COLLEGE basketball's premier championship event, the National Collegiate Athletic Association (NCAA) men's tournament, has emerged as one of the top attractions on the United States sports calendar. It delivered again this year, with "March Madness" culminating in a historic achievement as Duke University became the first repeat champion in 19 years (UCLA had a seven-year run ended in 1973).
The Blue Devils struggled a bit near the end of their 36-game season, but they displayed the heart of a champion down the stretch, beating Michigan's "Fab Five" freshmen 71-51 in the April 6 championship game in Minneapolis.
The whirlwind basketball playoff has soared in popularity, in part because of extensive TV coverage, a white-knuckle, single-elimination format, and a wide distribution of talented players.
The athleticism is so striking that after a while one may wonder, as a recent New York Times headline did, "Do Basketball Players Crack a College Book?" In the accompanying column, Ira Berkow made the point that the "glitzy" NCAA tournament rarely conveys any sense to television viewers that the players are students. He sees a golden opportunity here for spotlighting the educational connection by airing taped segments showing athletes in classrooms and talking about their educational experiences. The int ent would be to go deeper than simple stay-in-school messages.
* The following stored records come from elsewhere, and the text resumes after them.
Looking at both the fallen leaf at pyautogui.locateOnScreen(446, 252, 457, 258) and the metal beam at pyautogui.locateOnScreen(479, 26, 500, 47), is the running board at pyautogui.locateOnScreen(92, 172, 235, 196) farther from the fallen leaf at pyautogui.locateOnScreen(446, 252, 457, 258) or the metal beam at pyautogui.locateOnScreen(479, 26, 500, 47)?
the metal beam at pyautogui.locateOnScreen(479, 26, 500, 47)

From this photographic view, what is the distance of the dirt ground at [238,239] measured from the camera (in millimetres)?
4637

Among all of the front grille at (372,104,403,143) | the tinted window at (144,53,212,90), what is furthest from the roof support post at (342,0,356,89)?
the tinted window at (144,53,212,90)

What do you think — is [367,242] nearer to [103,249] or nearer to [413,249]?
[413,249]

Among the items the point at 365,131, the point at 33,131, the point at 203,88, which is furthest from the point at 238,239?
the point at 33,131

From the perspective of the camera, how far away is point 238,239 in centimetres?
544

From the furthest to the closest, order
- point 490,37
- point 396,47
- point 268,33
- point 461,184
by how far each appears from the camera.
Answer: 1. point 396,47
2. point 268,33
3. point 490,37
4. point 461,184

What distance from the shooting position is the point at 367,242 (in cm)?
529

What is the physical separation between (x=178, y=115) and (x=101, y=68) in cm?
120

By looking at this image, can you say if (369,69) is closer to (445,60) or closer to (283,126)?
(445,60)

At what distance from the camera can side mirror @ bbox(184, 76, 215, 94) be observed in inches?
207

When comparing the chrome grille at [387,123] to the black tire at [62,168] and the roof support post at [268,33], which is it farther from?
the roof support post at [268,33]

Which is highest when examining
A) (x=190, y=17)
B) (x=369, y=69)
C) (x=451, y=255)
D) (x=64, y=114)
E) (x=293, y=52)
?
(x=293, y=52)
This suggestion merits serious consideration, given ongoing efforts to reform college athletics, such as improving player graduation rates. Duke, by the way, sets a high standard in this area.
Another question bears asking, however: "Do basketball coaches ever teach a class?" Few do at the major-college level, which is a shame because it limits their standing as educators.
If the NCAA required all coaches to teach at least a class or two, what would the impact be? Coaches might begin to think of themselves as actual faculty members, possibly with tenure. If fired from coaching, they could retain teaching positions. This might lead to less cheating in recruiting, less time away from campus wooing high school prospects, and more integration into campus life.